• Sat
  • Dec 20, 2014
  • Updated: 9:41pm

Dubai nudging Hong Kong out as transit hub between Asia-Pacific and Europe

Runway boost unlikely to restore the city's role and competition is growing on mainland flights

PUBLISHED : Thursday, 13 February, 2014, 11:15am
UPDATED : Friday, 14 February, 2014, 5:25pm

Expanding the passenger-handling capacity of Hong Kong's airport, which is expected to run out by 2018, with a third runway - due to be completed 10 years from now - will fail to restore the city's role as a transit hub for flights between Asia-Pacific and Europe, analysts say.

Middle Eastern airports are muscling in on that turf, and Hong Kong may increasingly have to rely on traffic from the mainland, both outbound and inbound, to maintain its status as an air travel hub, remarks by analysts and airport management suggest - although here, as well, it is facing growing competition.

While traffic at Hong Kong International Airport showed lukewarm growth of 6 per cent last year to nearly 60 million passengers, that at Dubai International Airport jumped 15.2 per cent to 66.4 million. Dubai overtook Hong Kong as the third-busiest international airport in 2012.

Stored data:

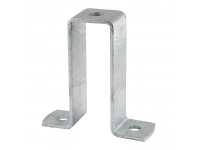 Mupro MPC Седловый соединитель 40 х 120 горячее цинкование (118135)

Exercises to complete:
A - According to the article on Hong Kong's airport, in what year did Dubai overtake Hong Kong as the third-busiest international airport?
B - Proceed with the article on Hong Kong's airport and Dubai's rise as a transit hub, starting after its last sentence.
The data has no connection to the article on Hong Kong's airport.

Written answers:
A - 2012

B -
Industry observers expect no additional landing slots will be offered at the Hong Kong airport from 2018 and airlines will be encouraged to optimise use of the limited space by consolidating routes and flying bigger planes.

Will Horton, a senior analyst at Capa, a Sydney-based aviation consultancy, said: "No amount of runway capacity at [the Hong Kong airport] or Singapore's Changi can compensate for what the Gulf carriers can offer in Europe by pooling traffic into a central hub and offering dozens of European destinations. But the third runway is, of course, still an urgent project and can ensure [Hong Kong] is a hub for Asia."

Hong Kong functions differently as a hub from Dubai, which is mainly a transit centre for air travel between East and West, as well as Europe and Africa. Two-thirds of the passengers at the Hong Kong airport, by contrast, are destined for or originate from the city. A majority of the remaining third are from the mainland.

"The hub function of Hong Kong is rather dictated by geographical factors," said a manager at Airport Authority Hong Kong. "We are well positioned to serve the mainland-Southeast Asia routes and the Australia-North Asia routes, although the latter is a very competitive market."

However, mainland carriers are aggressively expanding their international coverage at the same time as foreign players are adding flights to the mainland.

The gap between the number of international destinations served by Guangzhou Baiyun International Airport and the Hong Kong airport has narrowed substantially within just a few years. Guangzhou serves 80 overseas destinations now, two-thirds of the number served by Hong Kong.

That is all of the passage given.